== Aim ==
Locate the line containing "Studying this scene, does", then please write out that line and all the lines below it in the entries exactly.

--- START ---

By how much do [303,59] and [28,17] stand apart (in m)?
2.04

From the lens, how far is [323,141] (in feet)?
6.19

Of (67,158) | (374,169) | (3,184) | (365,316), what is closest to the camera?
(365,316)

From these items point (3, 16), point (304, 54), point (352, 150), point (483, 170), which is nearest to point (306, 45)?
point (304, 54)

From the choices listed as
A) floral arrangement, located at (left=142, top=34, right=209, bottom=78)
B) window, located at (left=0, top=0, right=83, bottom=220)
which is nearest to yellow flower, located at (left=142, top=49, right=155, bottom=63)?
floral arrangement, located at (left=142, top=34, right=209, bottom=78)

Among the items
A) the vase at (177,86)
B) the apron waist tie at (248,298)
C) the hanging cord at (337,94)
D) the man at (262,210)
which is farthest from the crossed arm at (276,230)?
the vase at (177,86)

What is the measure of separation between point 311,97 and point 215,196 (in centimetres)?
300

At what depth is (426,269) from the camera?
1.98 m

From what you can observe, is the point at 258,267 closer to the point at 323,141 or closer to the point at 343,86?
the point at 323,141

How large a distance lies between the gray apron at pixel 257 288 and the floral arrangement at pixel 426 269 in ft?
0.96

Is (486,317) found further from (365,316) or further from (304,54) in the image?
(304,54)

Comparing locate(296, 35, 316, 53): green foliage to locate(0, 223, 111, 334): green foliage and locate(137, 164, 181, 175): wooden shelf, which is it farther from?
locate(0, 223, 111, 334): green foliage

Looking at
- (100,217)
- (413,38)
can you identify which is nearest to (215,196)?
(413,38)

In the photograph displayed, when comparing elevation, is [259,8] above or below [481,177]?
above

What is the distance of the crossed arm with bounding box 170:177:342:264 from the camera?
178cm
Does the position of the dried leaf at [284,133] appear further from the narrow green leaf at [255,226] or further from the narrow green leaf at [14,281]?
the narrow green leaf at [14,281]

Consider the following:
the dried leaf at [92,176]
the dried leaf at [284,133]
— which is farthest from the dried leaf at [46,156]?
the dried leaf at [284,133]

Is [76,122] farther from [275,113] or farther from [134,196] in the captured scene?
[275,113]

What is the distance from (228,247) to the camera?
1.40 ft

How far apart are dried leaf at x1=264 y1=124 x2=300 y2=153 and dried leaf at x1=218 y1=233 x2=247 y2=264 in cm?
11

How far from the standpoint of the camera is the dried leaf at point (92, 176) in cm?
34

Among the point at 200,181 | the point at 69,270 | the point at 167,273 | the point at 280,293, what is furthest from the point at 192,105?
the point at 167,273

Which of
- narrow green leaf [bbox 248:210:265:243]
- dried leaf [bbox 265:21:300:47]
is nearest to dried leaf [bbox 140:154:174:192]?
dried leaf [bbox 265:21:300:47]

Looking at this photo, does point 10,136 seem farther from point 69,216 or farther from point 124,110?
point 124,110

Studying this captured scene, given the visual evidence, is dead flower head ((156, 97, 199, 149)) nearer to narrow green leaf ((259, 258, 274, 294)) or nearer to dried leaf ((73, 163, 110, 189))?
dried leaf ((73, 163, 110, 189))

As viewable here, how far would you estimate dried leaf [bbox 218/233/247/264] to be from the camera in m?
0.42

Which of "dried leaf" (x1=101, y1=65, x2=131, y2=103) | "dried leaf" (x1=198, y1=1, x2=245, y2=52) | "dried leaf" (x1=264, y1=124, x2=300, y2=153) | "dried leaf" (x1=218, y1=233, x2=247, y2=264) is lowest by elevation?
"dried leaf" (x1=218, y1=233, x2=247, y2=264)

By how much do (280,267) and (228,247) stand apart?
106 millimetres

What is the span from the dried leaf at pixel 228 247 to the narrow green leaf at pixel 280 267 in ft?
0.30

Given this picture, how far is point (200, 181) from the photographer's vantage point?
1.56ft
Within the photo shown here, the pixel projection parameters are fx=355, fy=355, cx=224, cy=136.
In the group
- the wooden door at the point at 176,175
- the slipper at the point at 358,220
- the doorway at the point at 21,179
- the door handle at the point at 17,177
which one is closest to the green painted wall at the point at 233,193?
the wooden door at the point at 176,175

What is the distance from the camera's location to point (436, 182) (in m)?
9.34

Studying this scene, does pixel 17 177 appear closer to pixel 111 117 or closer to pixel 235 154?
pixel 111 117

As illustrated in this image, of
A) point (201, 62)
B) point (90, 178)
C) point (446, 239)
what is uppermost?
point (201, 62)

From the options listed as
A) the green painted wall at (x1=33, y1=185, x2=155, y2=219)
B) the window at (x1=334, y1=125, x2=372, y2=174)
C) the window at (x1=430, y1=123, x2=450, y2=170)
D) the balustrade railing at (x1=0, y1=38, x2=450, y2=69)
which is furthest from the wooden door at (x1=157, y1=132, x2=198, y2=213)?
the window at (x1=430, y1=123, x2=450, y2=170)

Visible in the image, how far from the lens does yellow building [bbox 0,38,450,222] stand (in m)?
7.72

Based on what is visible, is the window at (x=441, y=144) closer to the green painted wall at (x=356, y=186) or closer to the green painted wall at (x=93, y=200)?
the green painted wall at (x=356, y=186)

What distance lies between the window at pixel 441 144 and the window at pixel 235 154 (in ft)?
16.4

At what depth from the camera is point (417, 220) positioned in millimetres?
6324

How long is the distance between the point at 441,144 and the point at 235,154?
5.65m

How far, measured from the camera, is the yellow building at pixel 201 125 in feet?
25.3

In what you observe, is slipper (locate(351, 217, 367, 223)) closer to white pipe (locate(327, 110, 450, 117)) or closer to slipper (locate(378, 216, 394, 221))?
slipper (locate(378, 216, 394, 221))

--- END ---

== Final answer ==
Studying this scene, does pixel 17 177 appear closer to pixel 111 117 or closer to pixel 235 154?
pixel 111 117

As illustrated in this image, of
A) point (201, 62)
B) point (90, 178)
C) point (446, 239)
what is uppermost?
point (201, 62)

From the options listed as
A) the green painted wall at (x1=33, y1=185, x2=155, y2=219)
B) the window at (x1=334, y1=125, x2=372, y2=174)
C) the window at (x1=430, y1=123, x2=450, y2=170)
D) the balustrade railing at (x1=0, y1=38, x2=450, y2=69)
which is furthest from the wooden door at (x1=157, y1=132, x2=198, y2=213)?
the window at (x1=430, y1=123, x2=450, y2=170)

Visible in the image, how far from the lens does yellow building [bbox 0,38,450,222] stand (in m)?
7.72

Based on what is visible, is the window at (x=441, y=144) closer to the green painted wall at (x=356, y=186) or closer to the green painted wall at (x=93, y=200)?
the green painted wall at (x=356, y=186)

What distance lies between the window at pixel 441 144 and the window at pixel 235 154 (in ft)?
16.4

At what depth from the camera is point (417, 220) positioned in millimetres?
6324

How long is the distance between the point at 441,144 and the point at 235,154?
5.65m

How far, measured from the camera, is the yellow building at pixel 201 125 in feet?
25.3

In what you observe, is slipper (locate(351, 217, 367, 223)) closer to white pipe (locate(327, 110, 450, 117)) or closer to slipper (locate(378, 216, 394, 221))?
slipper (locate(378, 216, 394, 221))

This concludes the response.